** begin **

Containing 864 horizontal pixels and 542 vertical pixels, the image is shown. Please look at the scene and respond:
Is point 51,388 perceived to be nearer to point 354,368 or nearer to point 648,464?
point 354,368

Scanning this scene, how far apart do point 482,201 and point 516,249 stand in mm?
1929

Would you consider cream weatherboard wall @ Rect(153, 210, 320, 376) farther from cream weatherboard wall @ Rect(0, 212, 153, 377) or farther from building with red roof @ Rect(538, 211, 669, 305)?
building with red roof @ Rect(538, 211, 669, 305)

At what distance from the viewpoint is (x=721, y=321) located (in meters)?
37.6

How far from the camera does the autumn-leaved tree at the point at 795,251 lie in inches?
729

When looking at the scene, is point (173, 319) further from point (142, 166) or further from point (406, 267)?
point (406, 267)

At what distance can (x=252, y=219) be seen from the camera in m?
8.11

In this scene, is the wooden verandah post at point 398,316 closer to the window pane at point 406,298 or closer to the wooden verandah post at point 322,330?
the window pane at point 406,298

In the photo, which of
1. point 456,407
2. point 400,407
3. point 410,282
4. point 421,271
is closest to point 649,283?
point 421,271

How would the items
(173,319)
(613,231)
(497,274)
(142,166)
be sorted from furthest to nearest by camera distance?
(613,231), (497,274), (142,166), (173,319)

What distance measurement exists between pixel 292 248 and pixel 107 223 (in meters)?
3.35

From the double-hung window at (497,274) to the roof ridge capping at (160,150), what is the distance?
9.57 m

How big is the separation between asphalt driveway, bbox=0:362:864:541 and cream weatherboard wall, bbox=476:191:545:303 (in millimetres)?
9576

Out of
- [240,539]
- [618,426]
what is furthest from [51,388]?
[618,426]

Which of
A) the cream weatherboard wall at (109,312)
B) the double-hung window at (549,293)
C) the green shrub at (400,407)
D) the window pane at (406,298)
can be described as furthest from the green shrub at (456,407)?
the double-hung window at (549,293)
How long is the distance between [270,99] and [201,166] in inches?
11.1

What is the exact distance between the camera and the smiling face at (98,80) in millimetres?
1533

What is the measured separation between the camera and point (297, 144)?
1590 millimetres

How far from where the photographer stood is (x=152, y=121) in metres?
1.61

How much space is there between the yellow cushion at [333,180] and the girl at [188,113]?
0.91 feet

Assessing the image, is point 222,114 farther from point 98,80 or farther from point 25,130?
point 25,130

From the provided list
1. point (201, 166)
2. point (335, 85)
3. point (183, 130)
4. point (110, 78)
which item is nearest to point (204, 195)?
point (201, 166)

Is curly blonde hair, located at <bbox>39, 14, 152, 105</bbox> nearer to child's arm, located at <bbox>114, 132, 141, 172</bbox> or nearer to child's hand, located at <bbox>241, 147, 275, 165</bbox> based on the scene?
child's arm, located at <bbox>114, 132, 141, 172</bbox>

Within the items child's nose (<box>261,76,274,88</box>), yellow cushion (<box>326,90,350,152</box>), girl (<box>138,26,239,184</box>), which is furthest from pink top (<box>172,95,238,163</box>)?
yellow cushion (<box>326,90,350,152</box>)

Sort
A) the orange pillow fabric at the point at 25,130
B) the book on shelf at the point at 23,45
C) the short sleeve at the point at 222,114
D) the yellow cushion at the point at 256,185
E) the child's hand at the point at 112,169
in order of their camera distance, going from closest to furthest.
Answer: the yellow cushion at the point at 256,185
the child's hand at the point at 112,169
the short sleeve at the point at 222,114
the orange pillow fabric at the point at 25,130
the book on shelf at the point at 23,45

** end **

**What is required**
Revise all of the items above, changing "camera distance" to "distance from the camera" wherever it occurs and keeping everything else the same.

**Answer to this exercise**
Containing 864 horizontal pixels and 542 vertical pixels, the image is shown. Please look at the scene and respond:
Is point 51,388 perceived to be nearer to point 354,368 or nearer to point 648,464?
point 354,368

Scanning this scene, how far apart do point 482,201 and point 516,249 stand in mm?
1929

Would you consider cream weatherboard wall @ Rect(153, 210, 320, 376) farther from cream weatherboard wall @ Rect(0, 212, 153, 377) or farther from building with red roof @ Rect(538, 211, 669, 305)?
building with red roof @ Rect(538, 211, 669, 305)

At what distance from the viewpoint is (x=721, y=321) located (in meters)?
37.6

How far from the camera does the autumn-leaved tree at the point at 795,251 lie in inches?
729

When looking at the scene, is point (173, 319) further from point (142, 166) or further from point (406, 267)?
point (406, 267)

At what distance can (x=252, y=219) be seen from the camera in m?
8.11

In this scene, is the wooden verandah post at point 398,316 closer to the window pane at point 406,298 or closer to the wooden verandah post at point 322,330?
the window pane at point 406,298

In the photo, which of
1. point 456,407
2. point 400,407
3. point 410,282
4. point 421,271
is closest to point 649,283?
point 421,271

How would the items
(173,319)
(613,231)
(497,274)
(142,166)
be sorted from furthest to nearest by distance from the camera?
(613,231), (497,274), (142,166), (173,319)

What distance measurement exists between pixel 292 248 and pixel 107 223 (in meters)?
3.35

From the double-hung window at (497,274) to the roof ridge capping at (160,150), what is the distance?
9.57 m

How big is the separation between asphalt driveway, bbox=0:362:864:541 and cream weatherboard wall, bbox=476:191:545:303 (in millimetres)?
9576

Out of
- [240,539]
- [618,426]
what is furthest from [51,388]?
[618,426]

Which of
A) the cream weatherboard wall at (109,312)
B) the double-hung window at (549,293)
C) the green shrub at (400,407)
D) the window pane at (406,298)
can be described as furthest from the green shrub at (456,407)?
the double-hung window at (549,293)
How long is the distance between [270,99] and [201,166] in inches?
11.1

What is the exact distance between the camera and the smiling face at (98,80) in millimetres?
1533

What is the measured separation between the camera and point (297, 144)?
1590 millimetres

How far from where the photographer stood is (x=152, y=121) in metres?
1.61

How much space is there between the yellow cushion at [333,180] and the girl at [188,113]?
0.91 feet

Assessing the image, is point 222,114 farther from point 98,80 or farther from point 25,130?
point 25,130

From the provided list
1. point (201, 166)
2. point (335, 85)
3. point (183, 130)
4. point (110, 78)
which item is nearest to point (204, 195)?
point (201, 166)

Is curly blonde hair, located at <bbox>39, 14, 152, 105</bbox> nearer to child's arm, located at <bbox>114, 132, 141, 172</bbox> or nearer to child's hand, located at <bbox>241, 147, 275, 165</bbox> based on the scene?
child's arm, located at <bbox>114, 132, 141, 172</bbox>

Within the items child's nose (<box>261,76,274,88</box>), yellow cushion (<box>326,90,350,152</box>), girl (<box>138,26,239,184</box>), which is furthest from pink top (<box>172,95,238,163</box>)?
yellow cushion (<box>326,90,350,152</box>)

Sort
A) the orange pillow fabric at the point at 25,130
B) the book on shelf at the point at 23,45
C) the short sleeve at the point at 222,114
D) the yellow cushion at the point at 256,185
E) the child's hand at the point at 112,169
in order of their distance from the camera, going from closest to furthest.
Answer: the yellow cushion at the point at 256,185
the child's hand at the point at 112,169
the short sleeve at the point at 222,114
the orange pillow fabric at the point at 25,130
the book on shelf at the point at 23,45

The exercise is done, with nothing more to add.